Tried to dig through, but could not find the light again. No light above nor below.
Finally I was found by a lad I had worked with before London. He scraped the mud off my face and packed me off to Polly, who gave me her soundest cursing yet.
She was weeping all the time and mopping the mud off me. I felt such untellable tenderness for her, I kissed her firmly even as she was damning me to hell.
I had to tell her. So I began, as gently as I could, to explain about my first marriage, how I had to get back to Mary.
She had never hit me on the head before. It nearly put me out altogether, and I nearly became angry. Instead, I chose to ignore it, and made for the door. I would go back to Mary. She is somewhere out there, I thought.
A mile out of town, her father and the eldest boy caught up to me. They stuffed me into a cart and took me to a magistrate who decided I needed a new home.
And here you see me.
VII.
Mary is with me always, and in person. I know this, though I haven’t looked on her since that day the light broke through the clouds.
Sometimes, they allow me to go out to a field to be alone, so I can speak to her. I know she hears me, though the field is earth, not cloud, and though no voice sings sweetly in reply, and there is no light at all.
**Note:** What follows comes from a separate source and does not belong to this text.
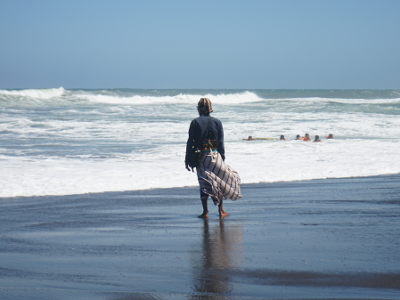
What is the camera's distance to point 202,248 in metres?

So the longing persists, never letting up for even a moment. Every dream, every waking thought, is a straining to look into the face of my Mary.
Patience, John. Patience.
Oh, but these last days are long.
I live now in the antechamber, waiting to rejoin her. My whole self sings with anticipation. Still and always it is that song that sustains me. The song is the straight true line to that world where all lines dissolve, where Mary and I are one and one with all things. I can see it, hear it, feel it. I am there now more than I am here.
* * *
At the last, the world is awash with amber light, thick as honey. But the sun is in place. I am the body receding, backing over the horizon, sliding easily, easterly, past divisions and curtains and desires and details, to where light is superfluous, where signals come not by eye nor ear.
Passing the border of the illuminated page with its spiraling vines, into the blankness, then off the paper altogether.
The end of beginnings begins and never ends. Mary, I am home.